Financial chief predicts hundred billion deficit this year, considering economic support measure

Financial Secretary Paul Chan Mo-po said Hong Kong showed worse economic performance than expected for the third quarter of this year and the fiscal year could run an over HK$100 billion deficit, but confirmed the government would endeavour to manage risks.

"Hong Kong's GDP contracted by 4.5 percent year-on-year in the third quarter," Chan said in a radio programme on Sunday morning, "which is mainly due to the drop in exports."

"Hong Kong is an open economy with a relatively small scale which has led to it being easily affected by the external financial environment," he added.
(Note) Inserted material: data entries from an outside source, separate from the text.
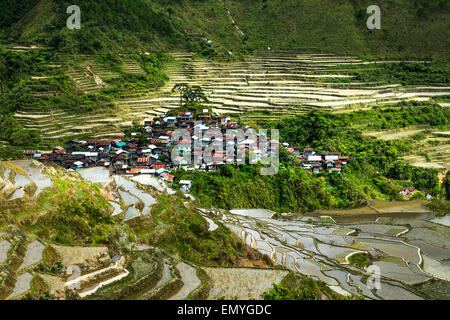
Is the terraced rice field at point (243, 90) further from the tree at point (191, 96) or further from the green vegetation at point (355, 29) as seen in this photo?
the green vegetation at point (355, 29)

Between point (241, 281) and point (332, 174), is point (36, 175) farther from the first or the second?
point (332, 174)

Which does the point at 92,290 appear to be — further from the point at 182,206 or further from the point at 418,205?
the point at 418,205

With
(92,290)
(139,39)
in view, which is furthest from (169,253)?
(139,39)

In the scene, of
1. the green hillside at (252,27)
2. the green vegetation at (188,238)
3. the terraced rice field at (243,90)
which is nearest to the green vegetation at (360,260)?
the green vegetation at (188,238)

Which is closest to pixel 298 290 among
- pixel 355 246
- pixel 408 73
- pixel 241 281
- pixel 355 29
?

The economic expectation is not optimistic as the external economic circumstances are seeing a poor performance this year, with factors such as interest rate hikes and the cross-boundary land transport not fully recovered, Chan explained.

However, he emphasised the government will take counter-cyclical measures to boost the economy, considering the actual financial performance, when responding to whether a new round of consumption vouchers would be issued.

He also mentioned Hong Kong has fiscal reserves of about HK$800 billion currently.

"The government will soon launch a public consultation to review the new 2023 Budget," he added.

Paul Chan will depart for Bali, Indonesia on Sunday to attend the Group of Twenty (G20) Leader's Summit, as a member of the delegation of China, and return to Hong Kong in the morning on November 17.

He expected to introduce Hong Kong's advantages for the summit to attract more opportunities.